Question

The International Air Transport Association surveys business travelers to develop quality ratings for transatlantic gateway airports. The maximum possible rating is 10. Suppose a simple random sample of 50 business travelers is selected and each traveler is asked to provide a rating for the Miami International Airport. The ratings obtained from the sample of 50 business travelers follow.
Click on the datafile logo to reference the data.
6 4 6 8 7 7 6 3 3 8 10 4 8
7 8 7 5 9 5 8 4 3 8 5 5 4
4 4 8 4 5 6 2 5 9 9 8 4 8
9 9 5 9 7 8 3 10 8 9 6
Develop a 95% confidence interval estimate of the population mean rating for Miami. If required, round your answers to two decimal places.
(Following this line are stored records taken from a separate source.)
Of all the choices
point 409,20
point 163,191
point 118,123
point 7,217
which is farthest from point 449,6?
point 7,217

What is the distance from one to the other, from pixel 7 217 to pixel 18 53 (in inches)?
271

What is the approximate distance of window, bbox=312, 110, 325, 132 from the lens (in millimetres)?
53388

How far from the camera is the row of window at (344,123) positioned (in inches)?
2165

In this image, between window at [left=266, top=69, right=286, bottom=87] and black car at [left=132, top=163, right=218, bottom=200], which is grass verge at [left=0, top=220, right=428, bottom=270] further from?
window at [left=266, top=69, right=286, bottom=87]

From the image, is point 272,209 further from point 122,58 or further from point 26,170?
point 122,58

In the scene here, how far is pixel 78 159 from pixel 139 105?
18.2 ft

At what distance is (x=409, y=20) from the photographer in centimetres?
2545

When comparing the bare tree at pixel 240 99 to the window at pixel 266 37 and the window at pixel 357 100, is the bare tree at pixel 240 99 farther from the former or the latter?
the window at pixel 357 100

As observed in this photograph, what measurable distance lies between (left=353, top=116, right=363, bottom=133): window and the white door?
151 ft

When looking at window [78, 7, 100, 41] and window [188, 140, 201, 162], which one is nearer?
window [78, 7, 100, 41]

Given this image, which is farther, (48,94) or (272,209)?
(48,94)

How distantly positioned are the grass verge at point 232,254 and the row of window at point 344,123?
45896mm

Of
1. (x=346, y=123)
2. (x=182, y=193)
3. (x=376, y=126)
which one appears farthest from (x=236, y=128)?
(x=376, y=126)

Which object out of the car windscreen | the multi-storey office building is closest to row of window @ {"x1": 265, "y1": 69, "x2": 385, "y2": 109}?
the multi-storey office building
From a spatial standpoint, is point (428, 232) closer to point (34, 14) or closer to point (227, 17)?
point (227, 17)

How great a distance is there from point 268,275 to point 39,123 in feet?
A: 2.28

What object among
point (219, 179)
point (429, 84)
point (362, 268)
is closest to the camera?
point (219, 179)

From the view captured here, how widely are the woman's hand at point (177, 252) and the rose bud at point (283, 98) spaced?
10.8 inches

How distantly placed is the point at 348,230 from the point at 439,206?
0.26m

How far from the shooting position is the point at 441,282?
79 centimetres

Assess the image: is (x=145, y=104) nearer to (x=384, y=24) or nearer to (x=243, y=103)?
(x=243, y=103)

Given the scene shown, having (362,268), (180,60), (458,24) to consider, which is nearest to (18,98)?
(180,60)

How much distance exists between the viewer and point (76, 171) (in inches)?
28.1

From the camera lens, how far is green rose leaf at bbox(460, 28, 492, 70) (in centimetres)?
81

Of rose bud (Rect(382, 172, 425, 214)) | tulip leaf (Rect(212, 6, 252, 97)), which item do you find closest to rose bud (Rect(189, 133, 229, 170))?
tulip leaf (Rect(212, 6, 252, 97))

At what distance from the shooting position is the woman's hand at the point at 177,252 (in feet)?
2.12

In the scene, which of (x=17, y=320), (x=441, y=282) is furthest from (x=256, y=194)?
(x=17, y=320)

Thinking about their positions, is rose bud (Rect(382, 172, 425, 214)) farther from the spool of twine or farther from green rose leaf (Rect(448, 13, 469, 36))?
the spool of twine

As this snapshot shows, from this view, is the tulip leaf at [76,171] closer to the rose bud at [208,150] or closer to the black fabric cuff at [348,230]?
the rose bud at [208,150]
Do not round intermediate calculations.

Answer 1

Answer:

The 95% confidence interval estimate of the population mean rating for Miami is (5.7, 7.0).

Step-by-step explanation:

The (1 - α)% confidence interval for the population mean, when the population standard deviation is not provided is:

$CI=\bar x\pm t_{\alpha/2, (n-1)}\cdot\ \frac{s}{\sqrt{n}}$

The sample selected is of size, n = 50.

The critical value of t for 95% confidence level and (n - 1) = 49 degrees of freedom is:

$t_{\alpha/2, (n-1)}=t_{0.05/2, 49}=2.000$

*Use a t-table.

Compute the sample mean and sample standard deviation as follows:

$\bar x=\frac{1}{n}\sum {x}=\frac{1}{50}\times [6+4+6+...+9+6]=6.34\\\\s=\sqrt{\frac{1}{n-1}\sum (x-\bar x)^{2}}=\sqrt{\frac{1}{50-1}\times 229.22}=2.163$

Compute the 95% confidence interval estimate of the population mean rating for Miami as follows:

$CI=\bar x\pm t_{\alpha/2, (n-1)}\cdot\ \frac{s}{\sqrt{n}}$

     $=6.34\pm 2.00\times\frac{2.163}{\sqrt{50}}\\\\=6.34\pm 0.612\\\\=(5.728, 6.952)\\\\\approx(5.7, 7.0)$

Thus, the 95% confidence interval estimate of the population mean rating for Miami is (5.7, 7.0).